• WHAT THE EXERCISE ASKS:
Without changing a character, output all of the records.

• Data records:

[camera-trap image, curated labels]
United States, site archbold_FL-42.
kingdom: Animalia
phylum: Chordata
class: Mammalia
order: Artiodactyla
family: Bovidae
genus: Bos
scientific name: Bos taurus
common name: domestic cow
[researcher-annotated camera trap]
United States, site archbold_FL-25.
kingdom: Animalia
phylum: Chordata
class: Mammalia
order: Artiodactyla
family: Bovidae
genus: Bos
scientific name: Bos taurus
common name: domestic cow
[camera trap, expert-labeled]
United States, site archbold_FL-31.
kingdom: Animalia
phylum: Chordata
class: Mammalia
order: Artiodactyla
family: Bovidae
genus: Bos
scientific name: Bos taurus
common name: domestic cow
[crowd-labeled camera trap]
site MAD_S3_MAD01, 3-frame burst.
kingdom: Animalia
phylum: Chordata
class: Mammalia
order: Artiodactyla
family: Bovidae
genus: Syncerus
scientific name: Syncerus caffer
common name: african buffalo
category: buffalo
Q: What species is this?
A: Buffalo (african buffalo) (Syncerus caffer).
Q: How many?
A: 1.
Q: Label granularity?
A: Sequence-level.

• ANSWER SPACE:
[camera-trap image, curated labels]
United States, site archbold_FL-42.
kingdom: Animalia
phylum: Chordata
class: Mammalia
order: Artiodactyla
family: Bovidae
genus: Bos
scientific name: Bos taurus
common name: domestic cow
[researcher-annotated camera trap]
United States, site archbold_FL-25.
kingdom: Animalia
phylum: Chordata
class: Mammalia
order: Artiodactyla
family: Bovidae
genus: Bos
scientific name: Bos taurus
common name: domestic cow
[camera trap, expert-labeled]
United States, site archbold_FL-31.
kingdom: Animalia
phylum: Chordata
class: Mammalia
order: Artiodactyla
family: Bovidae
genus: Bos
scientific name: Bos taurus
common name: domestic cow
[crowd-labeled camera trap]
site MAD_S3_MAD01, 3-frame burst.
kingdom: Animalia
phylum: Chordata
class: Mammalia
order: Artiodactyla
family: Bovidae
genus: Syncerus
scientific name: Syncerus caffer
common name: african buffalo
category: buffalo
Q: What species is this?
A: Buffalo (african buffalo) (Syncerus caffer).
Q: How many?
A: 1.
Q: Label granularity?
A: Sequence-level.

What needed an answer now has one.